Hexagonal magnetite in Algoma-type banded iron formations of the ca. 2.52 Ga Baizhiyan Formation, North China: Evidence for a green rust precursor?

Banded iron formations (BIFs) are iron-rich marine chemical sedimentary rocks, and their mineralogy and geochemistry can be used to gain insights into ancient ocean chemistry and biospheric evolution. Magnetite is the major iron-bearing mineral in many BIFs (particularly in the Archean) and is variably interpreted to be of primary, early diagenetic, or metamorphic origin. Different genetic interpretations for magnetite lead to divergent pictures of the Precambrian Earth system and its evolutionary models through time. The Baizhiyan Formation of the Neoarchean Wutai Group (Shanxi, North China) features magnetite-bearing, Algoma-type BIFs deposited ca. 2.52 Ga, in the lead-up to a major period of global iron formation deposition in the Paleoproterozoic. Abundant magnetite crystals found in the silica-rich bands of these BIFs show euhedral, hexagonal morphology. We suggest that this hexagonal magnetite likely represents pseudomorphs after green rust, a mixed-valence iron hydroxy-salt formed in the water column. The rare earth element composition of the BIFs shows negligible to slightly positive Ce anomalies (Ce-SN/Ce-SN* = 1.03 +/- 0.07), which is characteristic of a dominantly anoxic water column. The presence of positive Eu anomalies (Eu-SN/Eu-SN* <3.9) suggests a substantial influence from proximal hydrothermal fluids.

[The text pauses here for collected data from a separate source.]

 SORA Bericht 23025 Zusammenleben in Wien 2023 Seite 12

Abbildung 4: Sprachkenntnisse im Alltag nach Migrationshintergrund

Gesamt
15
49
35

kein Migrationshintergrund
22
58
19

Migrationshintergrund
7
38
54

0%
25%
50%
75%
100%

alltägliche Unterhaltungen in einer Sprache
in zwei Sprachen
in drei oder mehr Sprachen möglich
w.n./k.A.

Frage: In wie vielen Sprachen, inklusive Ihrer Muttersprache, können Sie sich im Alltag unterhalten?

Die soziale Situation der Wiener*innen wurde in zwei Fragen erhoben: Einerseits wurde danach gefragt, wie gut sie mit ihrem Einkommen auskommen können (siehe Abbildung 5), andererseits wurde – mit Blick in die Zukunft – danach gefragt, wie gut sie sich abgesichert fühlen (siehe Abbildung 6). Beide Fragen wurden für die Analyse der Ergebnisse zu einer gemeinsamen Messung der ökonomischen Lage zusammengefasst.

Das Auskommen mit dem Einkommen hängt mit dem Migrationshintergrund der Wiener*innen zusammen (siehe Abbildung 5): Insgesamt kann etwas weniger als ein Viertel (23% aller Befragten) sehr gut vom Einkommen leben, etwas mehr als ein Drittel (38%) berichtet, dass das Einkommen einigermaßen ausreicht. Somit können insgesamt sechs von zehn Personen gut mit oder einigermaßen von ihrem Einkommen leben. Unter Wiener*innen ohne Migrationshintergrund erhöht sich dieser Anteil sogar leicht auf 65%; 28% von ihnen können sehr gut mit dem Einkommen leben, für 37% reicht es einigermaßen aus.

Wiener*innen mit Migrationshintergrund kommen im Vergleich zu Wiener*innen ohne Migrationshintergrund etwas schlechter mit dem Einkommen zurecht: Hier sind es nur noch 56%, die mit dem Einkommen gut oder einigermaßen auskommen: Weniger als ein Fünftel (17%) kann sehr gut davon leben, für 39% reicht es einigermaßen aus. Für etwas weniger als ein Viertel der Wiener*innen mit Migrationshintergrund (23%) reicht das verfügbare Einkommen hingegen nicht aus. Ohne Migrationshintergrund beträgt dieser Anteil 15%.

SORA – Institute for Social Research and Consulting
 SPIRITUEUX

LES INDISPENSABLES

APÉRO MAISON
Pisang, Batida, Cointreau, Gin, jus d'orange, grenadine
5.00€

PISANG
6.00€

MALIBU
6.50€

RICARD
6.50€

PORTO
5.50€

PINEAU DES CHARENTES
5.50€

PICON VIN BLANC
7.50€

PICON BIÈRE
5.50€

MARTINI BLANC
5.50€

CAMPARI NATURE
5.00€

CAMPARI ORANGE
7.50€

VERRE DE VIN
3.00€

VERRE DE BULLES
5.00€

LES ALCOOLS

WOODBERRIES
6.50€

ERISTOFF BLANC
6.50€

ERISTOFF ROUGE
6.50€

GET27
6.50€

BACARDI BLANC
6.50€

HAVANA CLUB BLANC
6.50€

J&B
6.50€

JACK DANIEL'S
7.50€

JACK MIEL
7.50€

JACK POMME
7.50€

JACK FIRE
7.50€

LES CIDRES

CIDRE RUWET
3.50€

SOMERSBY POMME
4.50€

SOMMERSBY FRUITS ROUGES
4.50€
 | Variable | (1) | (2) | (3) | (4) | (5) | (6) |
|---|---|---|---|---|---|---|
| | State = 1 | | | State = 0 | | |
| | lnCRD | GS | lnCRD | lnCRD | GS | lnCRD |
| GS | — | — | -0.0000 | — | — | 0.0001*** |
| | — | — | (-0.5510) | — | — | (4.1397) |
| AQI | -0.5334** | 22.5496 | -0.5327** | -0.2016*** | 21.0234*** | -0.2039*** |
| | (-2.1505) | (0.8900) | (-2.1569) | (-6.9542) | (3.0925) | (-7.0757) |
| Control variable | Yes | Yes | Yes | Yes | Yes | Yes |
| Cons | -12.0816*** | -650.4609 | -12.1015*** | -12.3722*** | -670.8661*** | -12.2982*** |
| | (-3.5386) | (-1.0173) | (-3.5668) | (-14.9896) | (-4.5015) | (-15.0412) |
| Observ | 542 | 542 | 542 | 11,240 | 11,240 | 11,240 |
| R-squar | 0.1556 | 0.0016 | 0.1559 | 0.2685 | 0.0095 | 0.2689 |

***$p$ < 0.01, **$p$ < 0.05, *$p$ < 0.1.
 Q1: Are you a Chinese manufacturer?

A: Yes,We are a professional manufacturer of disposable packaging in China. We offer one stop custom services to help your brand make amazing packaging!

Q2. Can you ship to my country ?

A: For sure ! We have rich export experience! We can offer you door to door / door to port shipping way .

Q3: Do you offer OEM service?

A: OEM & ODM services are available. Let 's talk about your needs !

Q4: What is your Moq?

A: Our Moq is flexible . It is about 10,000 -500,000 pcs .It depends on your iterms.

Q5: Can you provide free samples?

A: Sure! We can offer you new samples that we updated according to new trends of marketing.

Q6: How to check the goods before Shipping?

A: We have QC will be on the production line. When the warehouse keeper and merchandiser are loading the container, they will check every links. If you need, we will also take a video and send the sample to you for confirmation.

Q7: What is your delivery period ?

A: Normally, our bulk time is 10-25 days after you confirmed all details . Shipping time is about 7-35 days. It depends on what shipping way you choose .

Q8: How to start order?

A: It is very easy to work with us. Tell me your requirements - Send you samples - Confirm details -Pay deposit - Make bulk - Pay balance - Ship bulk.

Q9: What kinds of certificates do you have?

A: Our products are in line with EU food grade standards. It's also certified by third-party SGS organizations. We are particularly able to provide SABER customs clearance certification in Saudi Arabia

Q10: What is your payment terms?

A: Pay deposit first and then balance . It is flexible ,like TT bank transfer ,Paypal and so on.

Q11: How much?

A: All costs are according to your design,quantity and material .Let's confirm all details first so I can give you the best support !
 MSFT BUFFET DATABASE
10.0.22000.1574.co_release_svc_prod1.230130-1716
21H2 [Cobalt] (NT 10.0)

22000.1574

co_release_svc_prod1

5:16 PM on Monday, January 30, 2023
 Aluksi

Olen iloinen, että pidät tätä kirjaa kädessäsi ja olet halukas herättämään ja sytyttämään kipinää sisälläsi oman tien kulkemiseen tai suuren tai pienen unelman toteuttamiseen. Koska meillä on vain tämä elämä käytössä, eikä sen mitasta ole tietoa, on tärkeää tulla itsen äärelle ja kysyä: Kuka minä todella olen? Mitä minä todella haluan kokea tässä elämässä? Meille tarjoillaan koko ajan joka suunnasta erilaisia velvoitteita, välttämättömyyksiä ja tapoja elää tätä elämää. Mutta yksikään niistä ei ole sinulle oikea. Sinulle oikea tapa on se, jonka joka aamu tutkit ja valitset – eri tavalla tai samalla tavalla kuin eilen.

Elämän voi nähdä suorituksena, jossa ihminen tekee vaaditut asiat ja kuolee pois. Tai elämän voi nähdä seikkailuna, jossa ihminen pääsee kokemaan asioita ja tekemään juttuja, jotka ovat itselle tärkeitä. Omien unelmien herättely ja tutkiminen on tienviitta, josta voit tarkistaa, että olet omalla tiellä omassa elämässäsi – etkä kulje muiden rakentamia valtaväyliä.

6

The co-occurrence of siderite layers associated with the magnetite-bearing strata may indicate iron cycling associated with ferruginous bottom seawater conditions. Geochemical signatures of the Baizhiyan BIFs are consistent with the interpretation that the magnetite was transformed from metastable green rust. This green rust could have formed via several processes, including the partial oxidation of Fe(II) by molecular oxygen/photoferrotrophs, the reaction of settling ferrihydrite with Fe(II)-rich hydrothermal fluids under anoxic conditions, or local dissimilatory iron reduction. In all cases, the contribution of primary green rust to BIF formation requires iron redox cycling, and similar pseudomorphs in the form of hexagonal magnetite may be more common in the geological record. Our findings support the models in which green rust was an important primary constituent of the Precambrian iron cycle, and the potential interactions of green rust with other elements (e.g., phosphorus) should be taken into consideration when reconstructing Precambrian biogeochemical cycles.